Data to process -
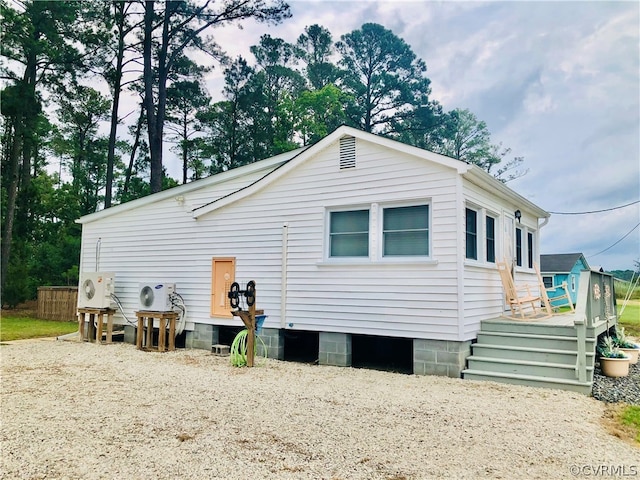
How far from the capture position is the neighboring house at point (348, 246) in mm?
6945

...

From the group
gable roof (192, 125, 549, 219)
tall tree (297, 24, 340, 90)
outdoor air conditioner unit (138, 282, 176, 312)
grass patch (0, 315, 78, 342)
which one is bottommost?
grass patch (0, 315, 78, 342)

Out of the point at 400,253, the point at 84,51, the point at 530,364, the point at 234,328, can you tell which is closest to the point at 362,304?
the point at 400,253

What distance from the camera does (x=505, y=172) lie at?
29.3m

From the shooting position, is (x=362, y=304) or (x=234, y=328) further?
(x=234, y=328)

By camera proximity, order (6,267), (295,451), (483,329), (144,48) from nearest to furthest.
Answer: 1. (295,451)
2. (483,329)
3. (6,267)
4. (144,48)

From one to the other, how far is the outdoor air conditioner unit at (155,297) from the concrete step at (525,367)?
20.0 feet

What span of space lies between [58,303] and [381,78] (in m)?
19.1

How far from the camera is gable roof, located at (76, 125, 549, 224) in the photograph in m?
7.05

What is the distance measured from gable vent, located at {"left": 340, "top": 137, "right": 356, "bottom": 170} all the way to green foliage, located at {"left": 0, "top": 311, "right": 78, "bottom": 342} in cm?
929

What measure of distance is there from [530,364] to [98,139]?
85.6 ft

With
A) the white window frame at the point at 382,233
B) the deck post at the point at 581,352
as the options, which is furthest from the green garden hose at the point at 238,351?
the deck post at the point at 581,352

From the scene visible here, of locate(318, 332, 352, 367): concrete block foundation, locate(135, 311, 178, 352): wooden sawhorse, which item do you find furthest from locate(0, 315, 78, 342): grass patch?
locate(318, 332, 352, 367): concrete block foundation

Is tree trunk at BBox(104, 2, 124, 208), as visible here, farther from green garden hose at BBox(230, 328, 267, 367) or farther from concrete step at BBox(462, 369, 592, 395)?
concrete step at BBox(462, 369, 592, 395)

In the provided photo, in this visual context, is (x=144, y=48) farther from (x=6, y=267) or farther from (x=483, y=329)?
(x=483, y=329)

...

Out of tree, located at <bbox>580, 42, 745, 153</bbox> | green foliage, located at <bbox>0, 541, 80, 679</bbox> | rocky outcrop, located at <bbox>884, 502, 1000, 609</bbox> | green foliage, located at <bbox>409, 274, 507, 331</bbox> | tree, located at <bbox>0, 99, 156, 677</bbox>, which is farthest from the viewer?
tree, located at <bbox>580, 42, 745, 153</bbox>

Stated exercise -
Which lines in the listing above contain the word "furthest"? Gather every one of them, and count a match only when the case is identical.

The answer -
By camera proximity, order (6,267), (295,451), (483,329), (144,48) from nearest to furthest.
as the options, which is furthest from the green garden hose at the point at 238,351?
From the scene visible here, of locate(318, 332, 352, 367): concrete block foundation, locate(135, 311, 178, 352): wooden sawhorse, which item do you find furthest from locate(0, 315, 78, 342): grass patch?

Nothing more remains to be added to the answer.